If you're not going to reflect, don't ask for feedback.  And please, please - don't interact with your employees if you're going to act self-righteous if they try to participate, and you don't want to hear what they have to say.  Just don't meet, because you'll do much more harm to your reputation by being cranky when they try to participate than you would have by doing nothing.

Case in point - a thriving suburb in my city (Hoover, affluent suburb in South Birmingham), recently had a school board meeting where they were going through the results of a self assessment they did across all board members.  I'll let John Archibald, columnist at the Birmingham News, take it from there:

"The Hoover School Board is ... awesome!

Just ask the Hoover School Board. After a vigorous round of self examination, board members gave themselves top marks in all categories, from the way they handle board meetings to leadership and "community collaboration."
They assessed themselves, and found themselves ... super!

Every grade -- compiled in April, sent to the Alabama Association of School Boards and unveiled Tuesday night -- was an improvement over last year. Because the Hoover board is good at everything. According to the Hoover board.

It's not so cut and dried for those looking in. Those like Arnold Singer. Singer, of Hoover, sat in the second row Tuesday night when those grades were unveiled. He asked a question, and got an answer that says more about the Hoover board than any self survey ever could. "Excuse me," Singer said. "It's a little hard to hear back here. If you could project ..."

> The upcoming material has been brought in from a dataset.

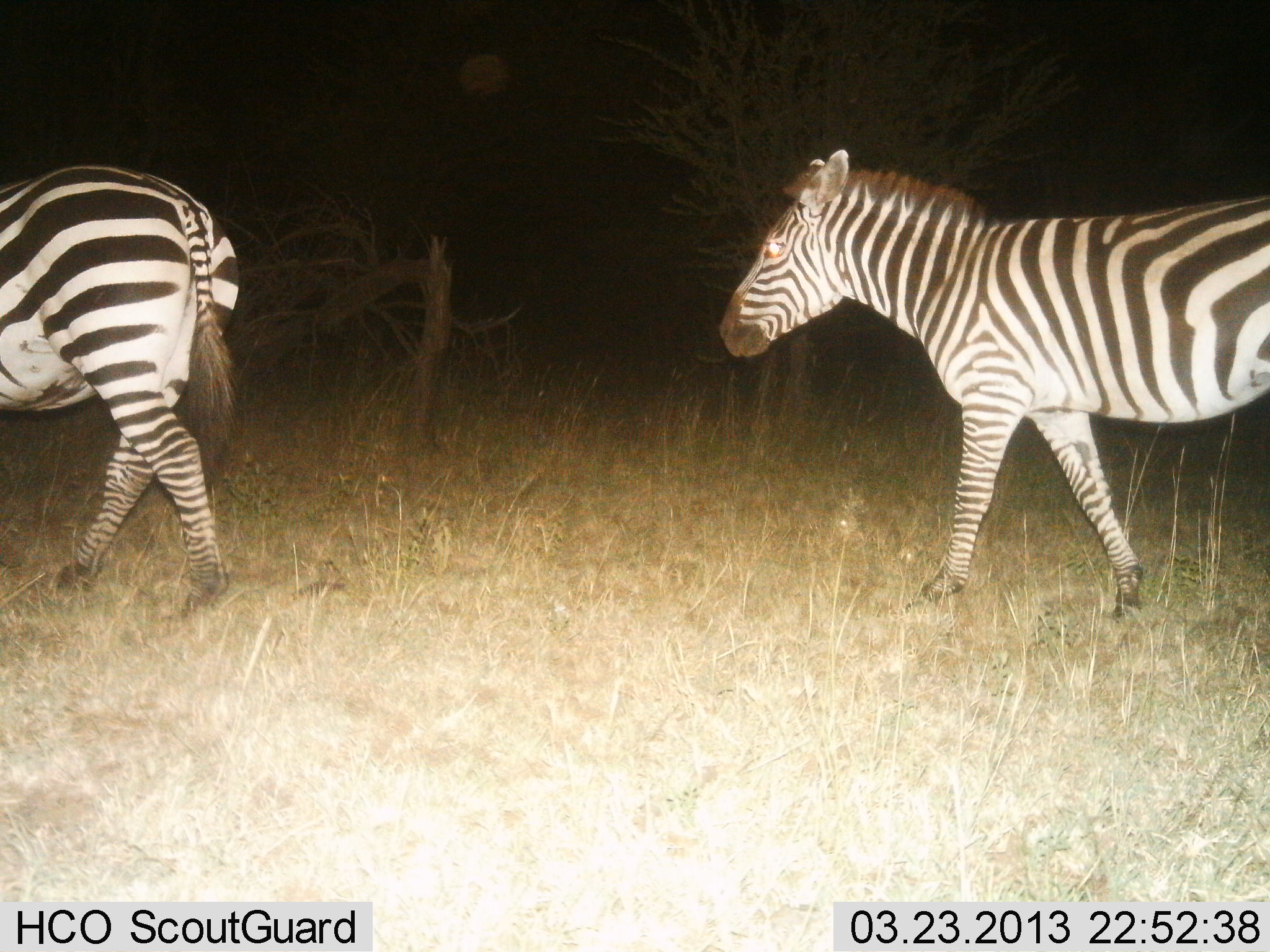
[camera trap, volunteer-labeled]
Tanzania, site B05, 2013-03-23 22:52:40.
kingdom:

That was it, before Board Member Bill Veitch responded with a disdain now immortalized on YouTube (thanks to Hoover's Trisha Crain).

"We're talking to ourselves, really," Veitch said, somehow managing not to choke on his irony. "We're not speaking for you."

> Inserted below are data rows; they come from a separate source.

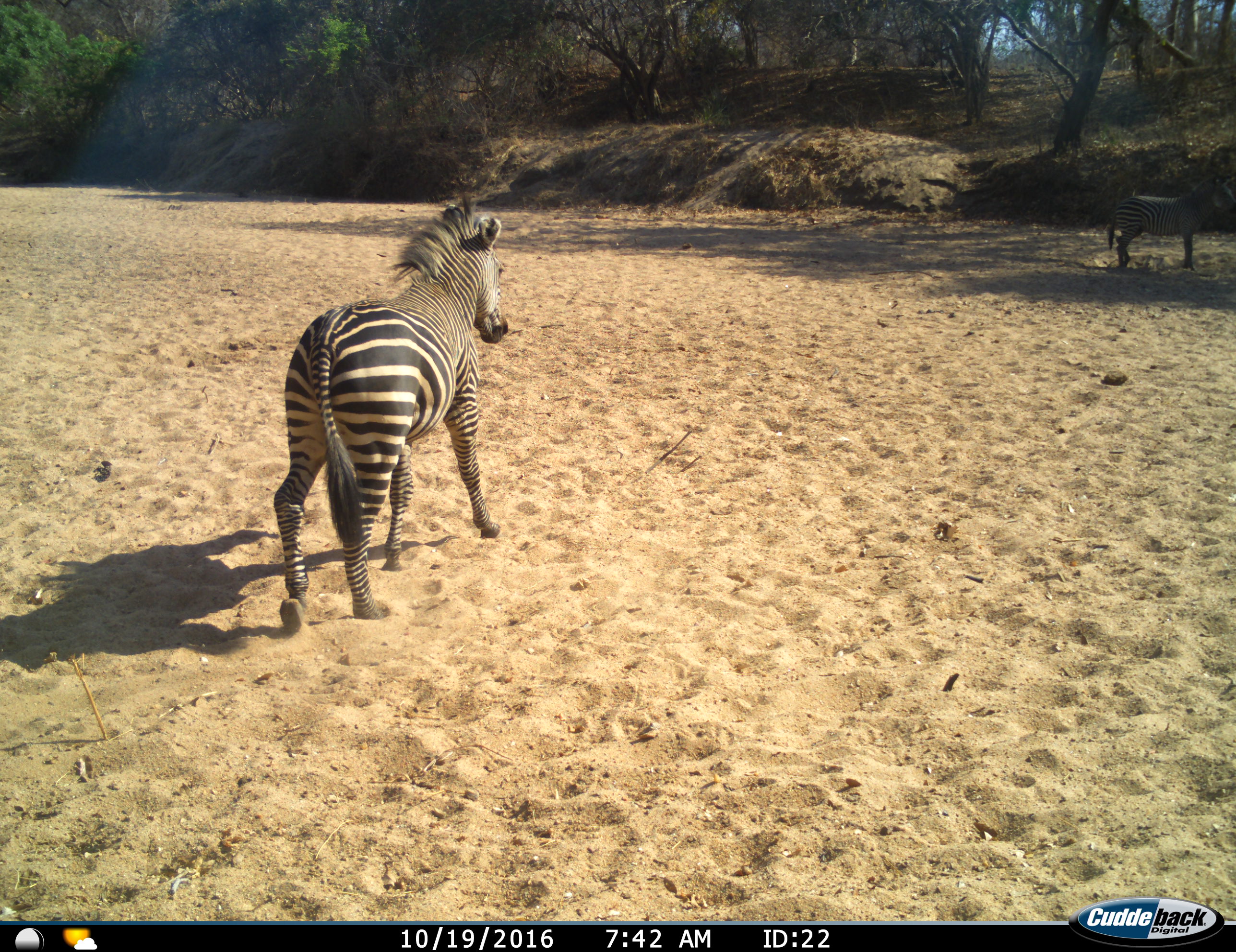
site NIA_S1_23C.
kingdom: Animalia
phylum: Chordata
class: Mammalia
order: Perissodactyla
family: Equidae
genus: Equus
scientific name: Equus quagga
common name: plains zebra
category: zebraplains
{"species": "zebraplains (plains zebra) (Equus quagga)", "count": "2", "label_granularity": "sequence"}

Which is just what you want to hear from your public officials."

Watch the video below of the proceedings.  Turn up the volume so you can hear the statement.  Watch the facial expressions of all involved.

Then think about what % of your managers are like Bill Veitch when it comes to letting your employees have a voice and give the gift of feedback.

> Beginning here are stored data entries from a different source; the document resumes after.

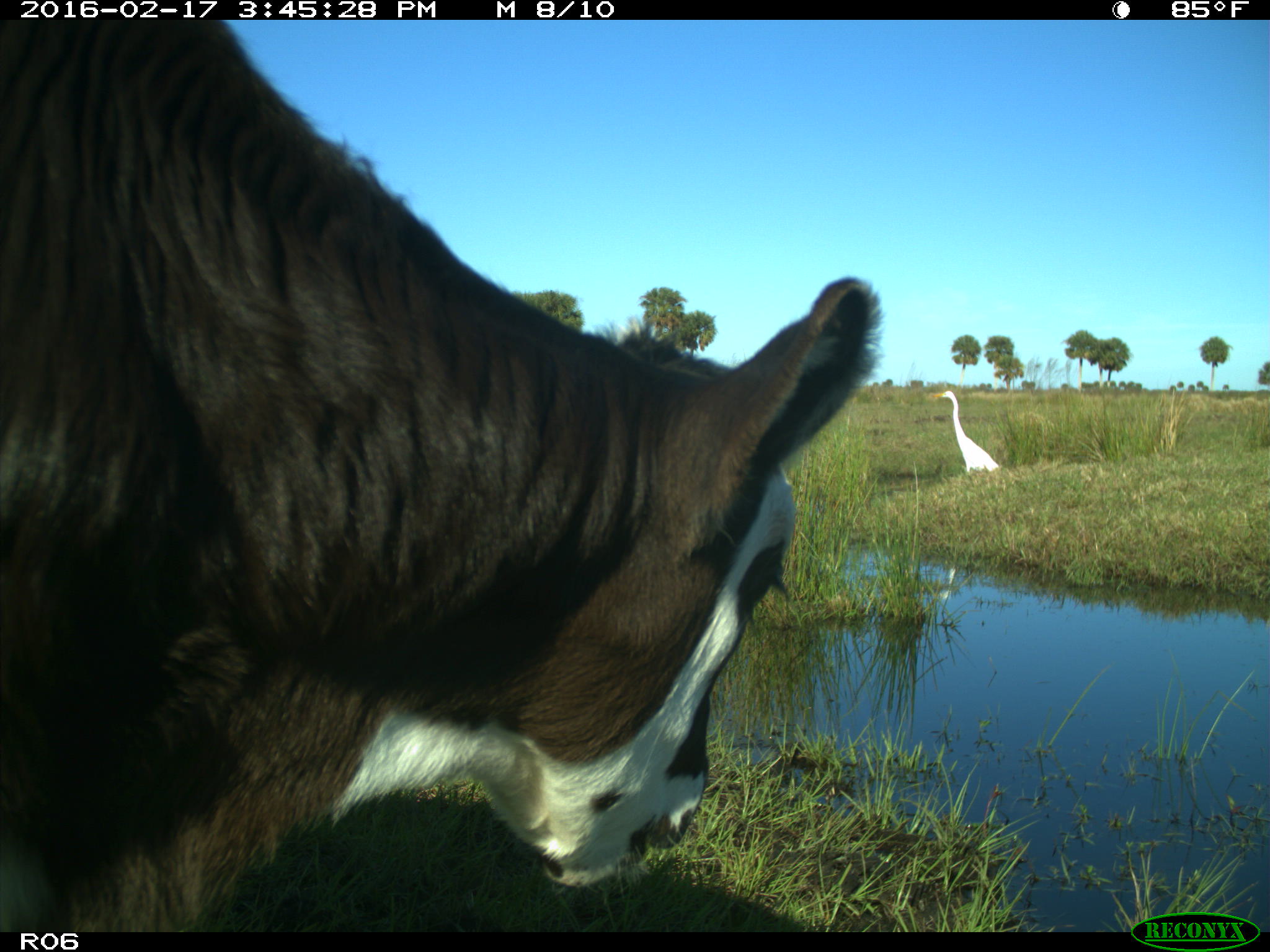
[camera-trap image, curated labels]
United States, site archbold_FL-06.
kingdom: Animalia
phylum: Chordata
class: Mammalia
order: Artiodactyla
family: Bovidae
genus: Bos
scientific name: Bos taurus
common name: domestic cow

That is classic. So many managers have trouble receiving feedback from the people they serve. I'm not able to see to You Tube video here at work (don't get me started on companies that block all social media sites) so thanks for the overview - I'll have to watch it at home.

For those of you who are managers, please remember that the feedback you get from your team is a gift and you need to treat it that way. That doesn't mean you have to agree with it, but you do need to respect it and appreciate the fact that people are trying to help you be even more effective.

I always coach my leaders to accept feedback with grace and dignity so that they can learn from it and move forward. How can you do this? By:
- trying to control your defensiveness
- listening to understand
- suspending judgment
- summarizing and reflecting on the feedback
- asking questions to clarify
- asking for examples and stories that illustrate the feedback
- being approachable
- checking in with others to determine the reliability of the feedback
- taking the time to determine what to do with the feedback

As a manager, you have the unique ability to demonstrate to your team how to receive feedback and act on it. Please take advantage of this great opportunity.

John D Roberts

Maybe worse than the example in the video, which is at least frank, is pretending to be sincere and appearing to care, and then not acting on the feedback. People stop listening to people who aren't listening. It may be months before everyone notices that every assertion is tested before it's believed.